Earlier this year, Chris, Greg, TJ and I attended the Lead Developer Conference in New York.
This conference surprised and impressed me in many ways—so many that now, months later, I’m still both processing what I learned and feeling the positive energy I found there.
The Conference Experience
A conference, in my view, is a necessary evil. Like airlines and ISPs, conferences are both the conduit to what I really want, and the obstacle to be cleared before I can get it.
What I really want is to learn something new and meet people who do what I do and can share their knowledge and experience, thereby renewing my interest and excitement and making me better at my work.

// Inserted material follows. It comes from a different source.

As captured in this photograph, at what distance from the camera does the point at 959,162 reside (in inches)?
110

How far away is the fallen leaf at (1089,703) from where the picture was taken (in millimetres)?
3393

For me, a conference is not so much one obstacle as a series of hurdles. The travel; the crowd of strangers with surprise acquaintances to recognize; the unfamiliar setting (where can I put my things? what’s the wifi password? where’s the coffee?); the junk food; the swag bag. Once I navigate these hurdles, I’m generally able to learn at least something and meet at least someone and feel that it was nominally worth the trouble.
A high hurdle for me is the wide matrix of speeches, demos, and workshops from which to choose and for which to compete for seats. The conference organizers cleared this hurdle for me by offering a single track of speakers and demos—unexpected freedom from the mental energy of choosing from a multi-track schedule.
As a middle-aged woman at a technical conference, I face the additional hurdle of feeling simultaneously invisible and conspicuous as one male speaker after another addresses the mostly male, mostly young crowd in their own vernacular with their own in-jokes. Again, this conference was refreshingly different. The talks were delivered by a diverse group of highly experienced women and men who inclusively and generously shared deep insights on topics directly relating to the work we do every day.
At the Lead Developer Conference, I saw an example of how changing the experience—removing the obstacles—can lead to a higher level of success and satisfaction.
What We Learned
Many of us got into development because we enjoy writing code: solving puzzles, creating order from chaos, and making things work. As we grow in skill and experience, we take on leadership responsibilities: leading development teams, mentoring and managing developers, and solving complex organizational problems. Many of the talks touched on the hard transition from the hands-on immediacy of a developer to the less tangible work of the Lead. Eryn O’Neil clarified our role by discussing what it means to “own the technical vision” and facilitate the work of, advocate for, and motivate our teams. I found myself immediately using this talk as a rubric for prioritizing and evaluating my own work.
Rebecca Murphey spoke to our greatest challenges by sharing what she learned in the first year leading a large organizational change. This spoke to us particularly because Think Company is very often called on to navigate or facilitate change, such as when we help large organizations untangle seemingly intractable technical debt. Much of her advice we already knew to be spot on—and I left with new tips to try. One tip that I took to heart was “know your lines”: always be ready to give spontaneous presentations on the change I’m trying to drive.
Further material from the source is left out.